Over the years, I've had many opportunities to attend country music festivals. But, in less than two weeks, I'll be attending the biggest one in the United States, CMA Music Festival.
I figured this would be a good time to think about all of the great country music festivals that I'd attended all of these years.
The first festival I ever wanted to attend was a show that included Tim McGraw/Faith Hill and others at the old Foxboro Stadium in 1996. I was actually on family vacation during that tour, and missed it. Because I moved, I never got to take in a show at the old Foxboro or new Gillette Stadium.
Shortly after the McGraw-Hill show, Boston consolidated its two country stations and the annual Boston Country Sunday was held at Tweeter Center (formerly known as Great Woods).
Now, I don't know whether to consider these BCS shows festivals or just multiple artists on the bill. In the summer of '97, the BCS was headlined by Vince Gill and also included Pam Tillis, Bryan White and Trace Adkins. It was a fun show, and Adkins was just a newcomer at the time. He's the only artist, who a decade later is enjoying commercial success. Tillis and Gill have moved on to post-commercial success, and if anyone has heard from White, let me know.
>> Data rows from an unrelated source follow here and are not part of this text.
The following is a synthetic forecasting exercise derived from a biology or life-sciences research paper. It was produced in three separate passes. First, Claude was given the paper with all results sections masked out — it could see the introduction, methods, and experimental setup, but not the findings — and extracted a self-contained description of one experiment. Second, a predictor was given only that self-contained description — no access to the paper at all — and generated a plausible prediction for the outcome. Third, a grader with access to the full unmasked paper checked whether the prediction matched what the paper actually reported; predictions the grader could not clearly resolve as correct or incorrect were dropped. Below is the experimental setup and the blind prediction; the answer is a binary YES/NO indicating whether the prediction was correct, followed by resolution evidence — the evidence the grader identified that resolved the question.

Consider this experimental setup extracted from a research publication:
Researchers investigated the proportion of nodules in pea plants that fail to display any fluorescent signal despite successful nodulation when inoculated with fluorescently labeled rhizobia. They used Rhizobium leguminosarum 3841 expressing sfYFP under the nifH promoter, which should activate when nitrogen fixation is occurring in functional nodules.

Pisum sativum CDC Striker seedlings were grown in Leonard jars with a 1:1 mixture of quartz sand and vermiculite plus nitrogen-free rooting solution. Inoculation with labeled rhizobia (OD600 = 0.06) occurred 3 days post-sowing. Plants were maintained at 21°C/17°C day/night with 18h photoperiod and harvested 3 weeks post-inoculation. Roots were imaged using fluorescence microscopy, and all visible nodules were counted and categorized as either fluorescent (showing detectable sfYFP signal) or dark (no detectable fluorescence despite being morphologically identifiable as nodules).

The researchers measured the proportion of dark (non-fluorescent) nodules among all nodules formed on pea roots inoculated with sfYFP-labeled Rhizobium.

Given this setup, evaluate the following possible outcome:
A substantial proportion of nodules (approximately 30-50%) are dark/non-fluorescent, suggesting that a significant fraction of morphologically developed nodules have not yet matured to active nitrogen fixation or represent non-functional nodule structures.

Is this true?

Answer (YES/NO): NO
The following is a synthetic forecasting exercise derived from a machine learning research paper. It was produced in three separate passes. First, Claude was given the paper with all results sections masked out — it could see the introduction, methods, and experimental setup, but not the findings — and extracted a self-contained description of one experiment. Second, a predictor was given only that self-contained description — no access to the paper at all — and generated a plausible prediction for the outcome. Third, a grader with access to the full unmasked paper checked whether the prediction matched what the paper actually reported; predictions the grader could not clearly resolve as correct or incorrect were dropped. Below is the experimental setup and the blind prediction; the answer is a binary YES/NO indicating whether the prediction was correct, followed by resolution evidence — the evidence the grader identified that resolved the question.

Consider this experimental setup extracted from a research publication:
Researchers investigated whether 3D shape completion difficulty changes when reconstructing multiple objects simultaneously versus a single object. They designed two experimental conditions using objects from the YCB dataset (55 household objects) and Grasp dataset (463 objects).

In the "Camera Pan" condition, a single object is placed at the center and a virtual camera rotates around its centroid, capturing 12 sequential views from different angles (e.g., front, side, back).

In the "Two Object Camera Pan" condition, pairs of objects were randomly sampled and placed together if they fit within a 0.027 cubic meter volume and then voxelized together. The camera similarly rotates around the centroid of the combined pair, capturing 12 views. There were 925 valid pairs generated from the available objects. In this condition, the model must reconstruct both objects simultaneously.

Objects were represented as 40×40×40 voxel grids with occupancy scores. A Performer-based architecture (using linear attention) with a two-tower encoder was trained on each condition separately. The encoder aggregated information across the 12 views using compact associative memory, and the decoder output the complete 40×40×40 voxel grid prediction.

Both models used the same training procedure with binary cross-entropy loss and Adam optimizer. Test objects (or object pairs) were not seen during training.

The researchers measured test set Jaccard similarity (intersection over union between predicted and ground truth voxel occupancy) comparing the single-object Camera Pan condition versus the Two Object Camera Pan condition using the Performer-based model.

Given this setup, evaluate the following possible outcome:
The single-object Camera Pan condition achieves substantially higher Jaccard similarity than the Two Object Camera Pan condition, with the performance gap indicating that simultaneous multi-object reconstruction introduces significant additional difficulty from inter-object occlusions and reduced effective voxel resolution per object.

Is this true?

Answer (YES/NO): NO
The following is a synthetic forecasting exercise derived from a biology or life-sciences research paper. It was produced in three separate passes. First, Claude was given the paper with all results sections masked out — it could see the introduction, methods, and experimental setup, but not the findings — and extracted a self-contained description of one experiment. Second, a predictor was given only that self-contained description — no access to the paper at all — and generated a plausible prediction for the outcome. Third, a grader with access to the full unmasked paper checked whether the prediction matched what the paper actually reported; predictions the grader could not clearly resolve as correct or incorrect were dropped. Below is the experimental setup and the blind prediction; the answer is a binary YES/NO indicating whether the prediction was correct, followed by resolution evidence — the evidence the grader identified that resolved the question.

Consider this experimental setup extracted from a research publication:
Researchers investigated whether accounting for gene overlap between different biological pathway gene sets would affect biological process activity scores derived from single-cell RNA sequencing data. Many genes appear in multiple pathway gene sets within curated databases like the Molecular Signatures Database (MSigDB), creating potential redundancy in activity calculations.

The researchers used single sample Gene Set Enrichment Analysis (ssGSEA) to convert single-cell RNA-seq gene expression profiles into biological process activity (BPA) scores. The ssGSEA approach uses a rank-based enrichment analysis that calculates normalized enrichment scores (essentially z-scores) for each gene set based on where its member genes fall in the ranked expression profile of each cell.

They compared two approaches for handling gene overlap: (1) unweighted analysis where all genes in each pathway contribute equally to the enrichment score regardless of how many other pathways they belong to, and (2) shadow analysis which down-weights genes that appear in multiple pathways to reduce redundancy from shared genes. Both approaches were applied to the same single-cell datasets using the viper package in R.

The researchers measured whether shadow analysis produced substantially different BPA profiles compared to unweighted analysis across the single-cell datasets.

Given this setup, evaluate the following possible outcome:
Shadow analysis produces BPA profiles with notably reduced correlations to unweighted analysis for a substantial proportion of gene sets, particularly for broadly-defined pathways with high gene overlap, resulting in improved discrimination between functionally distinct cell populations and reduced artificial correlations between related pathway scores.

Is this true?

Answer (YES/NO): NO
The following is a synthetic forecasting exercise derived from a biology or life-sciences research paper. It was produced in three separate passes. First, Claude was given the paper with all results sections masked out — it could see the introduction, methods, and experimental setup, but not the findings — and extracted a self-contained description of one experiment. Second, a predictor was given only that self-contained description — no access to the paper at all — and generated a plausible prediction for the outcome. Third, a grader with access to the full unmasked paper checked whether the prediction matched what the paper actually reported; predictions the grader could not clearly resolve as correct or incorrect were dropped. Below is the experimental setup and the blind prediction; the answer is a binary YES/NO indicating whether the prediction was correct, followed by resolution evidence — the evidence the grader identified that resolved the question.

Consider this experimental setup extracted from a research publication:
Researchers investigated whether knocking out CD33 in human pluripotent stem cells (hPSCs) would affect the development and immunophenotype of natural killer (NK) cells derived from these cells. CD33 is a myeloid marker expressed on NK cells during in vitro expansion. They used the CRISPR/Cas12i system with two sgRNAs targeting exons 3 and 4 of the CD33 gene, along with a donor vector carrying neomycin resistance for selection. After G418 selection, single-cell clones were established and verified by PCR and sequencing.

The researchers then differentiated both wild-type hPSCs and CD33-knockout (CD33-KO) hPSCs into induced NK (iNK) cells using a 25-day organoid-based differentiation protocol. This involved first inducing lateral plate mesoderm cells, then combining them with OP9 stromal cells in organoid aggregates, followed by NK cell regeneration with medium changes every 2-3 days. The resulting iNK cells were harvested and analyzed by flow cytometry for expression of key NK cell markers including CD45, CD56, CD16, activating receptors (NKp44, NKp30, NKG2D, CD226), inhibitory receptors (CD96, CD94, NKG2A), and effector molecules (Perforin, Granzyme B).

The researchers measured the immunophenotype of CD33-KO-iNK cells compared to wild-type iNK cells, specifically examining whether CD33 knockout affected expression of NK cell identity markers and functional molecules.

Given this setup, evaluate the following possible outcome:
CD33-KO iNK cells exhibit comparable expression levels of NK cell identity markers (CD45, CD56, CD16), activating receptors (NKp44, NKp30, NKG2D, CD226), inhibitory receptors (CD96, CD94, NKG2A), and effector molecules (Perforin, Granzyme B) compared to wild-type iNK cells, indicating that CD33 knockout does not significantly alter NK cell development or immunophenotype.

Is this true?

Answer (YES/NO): YES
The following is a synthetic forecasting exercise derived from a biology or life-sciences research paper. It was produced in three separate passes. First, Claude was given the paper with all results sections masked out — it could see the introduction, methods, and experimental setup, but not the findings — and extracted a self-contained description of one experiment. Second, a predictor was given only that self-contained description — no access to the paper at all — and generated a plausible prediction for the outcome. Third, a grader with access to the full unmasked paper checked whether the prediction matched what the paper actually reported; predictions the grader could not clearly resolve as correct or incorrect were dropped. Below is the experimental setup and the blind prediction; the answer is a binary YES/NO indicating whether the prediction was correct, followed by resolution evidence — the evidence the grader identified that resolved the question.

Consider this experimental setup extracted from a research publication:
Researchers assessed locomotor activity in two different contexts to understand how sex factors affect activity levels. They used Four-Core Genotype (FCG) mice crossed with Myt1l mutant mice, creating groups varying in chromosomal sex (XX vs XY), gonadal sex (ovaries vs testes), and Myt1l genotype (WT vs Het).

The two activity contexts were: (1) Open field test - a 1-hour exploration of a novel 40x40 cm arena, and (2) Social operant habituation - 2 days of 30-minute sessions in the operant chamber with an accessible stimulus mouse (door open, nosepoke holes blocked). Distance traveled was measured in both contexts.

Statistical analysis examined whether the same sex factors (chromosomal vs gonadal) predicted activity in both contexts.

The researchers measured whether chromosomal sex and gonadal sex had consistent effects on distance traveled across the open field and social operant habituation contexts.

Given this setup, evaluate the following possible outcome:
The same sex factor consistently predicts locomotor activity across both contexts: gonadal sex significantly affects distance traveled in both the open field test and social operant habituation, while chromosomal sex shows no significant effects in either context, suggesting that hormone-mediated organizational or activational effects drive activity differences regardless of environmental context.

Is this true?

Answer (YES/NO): NO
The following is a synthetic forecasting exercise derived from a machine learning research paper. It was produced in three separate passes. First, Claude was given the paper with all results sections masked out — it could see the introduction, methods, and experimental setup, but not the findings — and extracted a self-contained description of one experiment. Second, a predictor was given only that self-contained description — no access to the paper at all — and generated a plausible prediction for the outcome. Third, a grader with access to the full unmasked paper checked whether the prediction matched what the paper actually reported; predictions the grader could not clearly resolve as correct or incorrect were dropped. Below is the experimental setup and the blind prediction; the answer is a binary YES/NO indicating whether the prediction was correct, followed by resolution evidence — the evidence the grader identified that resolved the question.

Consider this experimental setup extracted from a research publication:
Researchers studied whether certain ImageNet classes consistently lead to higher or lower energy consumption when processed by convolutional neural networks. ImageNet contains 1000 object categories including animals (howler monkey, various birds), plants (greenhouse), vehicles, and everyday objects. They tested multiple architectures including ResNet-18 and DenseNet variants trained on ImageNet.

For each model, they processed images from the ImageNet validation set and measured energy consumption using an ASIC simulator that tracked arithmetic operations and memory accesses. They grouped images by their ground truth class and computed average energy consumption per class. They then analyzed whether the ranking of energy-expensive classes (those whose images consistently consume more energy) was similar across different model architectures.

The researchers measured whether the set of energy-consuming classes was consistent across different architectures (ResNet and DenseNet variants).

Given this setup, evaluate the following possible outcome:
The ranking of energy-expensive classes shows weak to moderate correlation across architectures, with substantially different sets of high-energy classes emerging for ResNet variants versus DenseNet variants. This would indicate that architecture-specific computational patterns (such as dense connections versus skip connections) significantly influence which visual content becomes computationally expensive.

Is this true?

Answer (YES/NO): NO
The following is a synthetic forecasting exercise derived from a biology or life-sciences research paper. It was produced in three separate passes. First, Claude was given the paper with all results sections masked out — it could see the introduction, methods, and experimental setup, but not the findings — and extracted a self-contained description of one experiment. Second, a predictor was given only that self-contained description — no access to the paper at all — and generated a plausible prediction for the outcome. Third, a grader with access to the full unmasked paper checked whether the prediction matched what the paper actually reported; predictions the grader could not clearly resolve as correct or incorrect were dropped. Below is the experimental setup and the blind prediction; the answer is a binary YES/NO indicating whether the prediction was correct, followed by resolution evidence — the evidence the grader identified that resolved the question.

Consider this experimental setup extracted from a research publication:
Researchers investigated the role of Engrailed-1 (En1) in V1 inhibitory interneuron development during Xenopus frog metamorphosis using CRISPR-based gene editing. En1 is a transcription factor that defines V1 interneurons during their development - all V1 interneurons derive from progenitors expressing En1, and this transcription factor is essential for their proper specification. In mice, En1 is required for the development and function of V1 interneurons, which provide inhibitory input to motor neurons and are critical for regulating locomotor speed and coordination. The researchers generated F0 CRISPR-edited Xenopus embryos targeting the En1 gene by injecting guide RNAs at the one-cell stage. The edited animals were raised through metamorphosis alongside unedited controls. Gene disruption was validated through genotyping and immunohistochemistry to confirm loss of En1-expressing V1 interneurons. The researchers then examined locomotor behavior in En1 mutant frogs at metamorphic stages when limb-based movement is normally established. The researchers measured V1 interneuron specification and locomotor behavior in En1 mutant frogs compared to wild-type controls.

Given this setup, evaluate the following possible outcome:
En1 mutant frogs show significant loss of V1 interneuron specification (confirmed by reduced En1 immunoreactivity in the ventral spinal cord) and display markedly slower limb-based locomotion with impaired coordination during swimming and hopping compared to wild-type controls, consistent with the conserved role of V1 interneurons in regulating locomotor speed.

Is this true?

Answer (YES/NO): NO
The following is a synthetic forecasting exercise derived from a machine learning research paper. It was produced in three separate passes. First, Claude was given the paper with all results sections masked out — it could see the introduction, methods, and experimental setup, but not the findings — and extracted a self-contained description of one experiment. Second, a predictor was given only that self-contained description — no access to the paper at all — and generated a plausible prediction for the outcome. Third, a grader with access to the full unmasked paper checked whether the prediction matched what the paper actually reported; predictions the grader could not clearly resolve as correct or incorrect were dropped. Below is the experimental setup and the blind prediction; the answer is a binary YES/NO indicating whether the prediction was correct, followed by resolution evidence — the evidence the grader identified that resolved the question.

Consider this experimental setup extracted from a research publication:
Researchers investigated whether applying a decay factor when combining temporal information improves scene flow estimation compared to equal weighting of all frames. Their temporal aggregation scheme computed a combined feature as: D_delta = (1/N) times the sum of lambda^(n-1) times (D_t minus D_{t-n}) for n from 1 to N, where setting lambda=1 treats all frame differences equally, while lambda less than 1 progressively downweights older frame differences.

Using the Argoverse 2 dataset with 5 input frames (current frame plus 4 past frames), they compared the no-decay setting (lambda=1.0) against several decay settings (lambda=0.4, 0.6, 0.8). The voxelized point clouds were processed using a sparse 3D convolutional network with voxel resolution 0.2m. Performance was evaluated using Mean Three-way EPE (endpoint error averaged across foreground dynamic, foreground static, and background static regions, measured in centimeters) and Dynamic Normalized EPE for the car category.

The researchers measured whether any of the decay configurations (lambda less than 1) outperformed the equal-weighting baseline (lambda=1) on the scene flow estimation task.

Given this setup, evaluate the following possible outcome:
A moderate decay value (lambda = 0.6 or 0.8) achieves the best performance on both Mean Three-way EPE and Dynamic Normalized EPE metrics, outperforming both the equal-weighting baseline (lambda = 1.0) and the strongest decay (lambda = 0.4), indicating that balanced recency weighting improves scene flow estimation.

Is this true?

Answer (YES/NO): NO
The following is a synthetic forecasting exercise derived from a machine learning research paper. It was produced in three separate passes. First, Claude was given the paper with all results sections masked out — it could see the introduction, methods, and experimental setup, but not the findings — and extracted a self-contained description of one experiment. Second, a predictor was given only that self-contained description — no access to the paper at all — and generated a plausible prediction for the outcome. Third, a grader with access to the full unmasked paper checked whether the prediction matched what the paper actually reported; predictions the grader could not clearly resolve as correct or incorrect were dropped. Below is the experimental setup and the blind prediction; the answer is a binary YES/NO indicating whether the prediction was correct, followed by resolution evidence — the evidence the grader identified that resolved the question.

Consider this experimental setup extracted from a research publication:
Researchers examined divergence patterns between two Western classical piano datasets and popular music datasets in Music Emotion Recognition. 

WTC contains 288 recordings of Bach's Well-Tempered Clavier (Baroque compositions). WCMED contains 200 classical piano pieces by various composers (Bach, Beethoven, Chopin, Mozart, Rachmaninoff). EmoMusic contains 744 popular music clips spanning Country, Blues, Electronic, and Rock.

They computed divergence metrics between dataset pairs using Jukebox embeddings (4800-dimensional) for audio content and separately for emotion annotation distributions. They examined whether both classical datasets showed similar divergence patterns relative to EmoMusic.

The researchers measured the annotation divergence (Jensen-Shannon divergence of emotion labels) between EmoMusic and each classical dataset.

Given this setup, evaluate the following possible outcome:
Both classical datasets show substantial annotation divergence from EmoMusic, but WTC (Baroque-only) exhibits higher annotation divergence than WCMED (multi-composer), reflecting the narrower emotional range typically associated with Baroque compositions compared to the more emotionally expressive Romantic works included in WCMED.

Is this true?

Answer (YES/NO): NO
Later that summer, I attended what should have been marketed as a festival but wasn't. It was far better than the BCS event with then-newcomer JoDee Messina, Charlie Daniels Band, Travis Tritt and Hank Williams Jr. performing at the event.
Messina's set was short but sweet, Daniels was very entertaining with his fiddle playing. I found out that Tritt was better live than in person, and you could tell just how much he enjoys performing live. Bocephus was the exact opposite, and it was evident when fans left Great Woods in droves during his set. He's got a lot of hits, but he was singing mostly medleys and not finishing songs.
1998 proved to be a better year for the BCS when it landed Randy Travis to headline the event. Other stars included Joe Diffie, Martina McBride and Lee Roy Parnell. Could somebody get Parnell back on country radio, please?
I liked 1999 because it was the first year, I got to see not one, but three country festivals outside of my ol' stomping grounds. I drove to Hartford, Conn. for the annual 92.5 Country Music Festival, which featured Brooks & Dunn, Trace Adkins, the Warren Brothers and a slew of new artists at the time. None of them made it big, but I enjoyed their music - Susan Ashton, Julie Reeves and Claudia Church. If you get a chance, definitely pick up Church's self-titled (and only album).
Then, I checked out Y'Allapalooza (which definitely has the best name of any festival in the bunch) in Kansas City, the annual festival put on by radio station, Q104. By this time, Messina was a headliner, and I got to watch Diamond Rio perform for the first time. Both events were shown at Great Woods-type events.
That September, I went to a unique festival outside Baltimore, Maryland in a park that doubles as a ski area in the winter. The Country on the Hill, included Kevin Sharp, who is an amazing entertainer with the most energy I've seen, more than Garth Brooks.
In 2001, I checked out the best and most celebrated festival I've ever attended at Kansas City's Arrowhead Stadium. I wish they still had the George Strait Country Music Festival, but I have an educated guess as to why it ended in 2001. Although King George has remained successful in the genre, artists on the GSCMF like Tim McGraw and Kenny Chesney became more commercially successful. I got to catch Strait with Alan Jackson, Brad Paisley, Sara Evans, Lonestar and Asleep at the Wheel. It was a terrific lineup, and the first (and only) time I'd attended a concert at an NFL stadium.
Later that summer, I spent three days and two nights in Manhattan, Kan. Usually, there's no reason to do that, but the Country Stampede festival was in town. This show was at the Tuttle Creek State Park, and it's actually more renowned for its party atmosphere than the music itself.
I remembered seeing Chris LeDoux, something I'd really wanted to see because I'd listened to his live album over and over again until that point. Hearing Sawyer Brown live caused me to purchase their live album. Then, seeing Mark Chesnutt on Sunday afternoon in that blistering Kansas heat was cool.
In recent years, I haven't made it to as many festivals, having moved around a lot and living in places where population doesn't justify big festivals.
But last year, I checked out the LAC. No, I didn't head to Los Angeles for a Clippers game. It's the 103.3 Kat Country Listener Appreciation Contest at the county fairgrounds in Turlock, Calif., and despite the very hot day, it was great to see Tracy Byrd, Mark Wills, Craig Morgan and Hal Ketchum.
Festivals can be very fun, but remember to choose your fellow attendees with care. I've gone to a couple of them with my dad, and although he appreciates some country music, he can't stand hours of it 95 degree weather. Only the most dedicated fans enjoy the music enough to bear the conditions.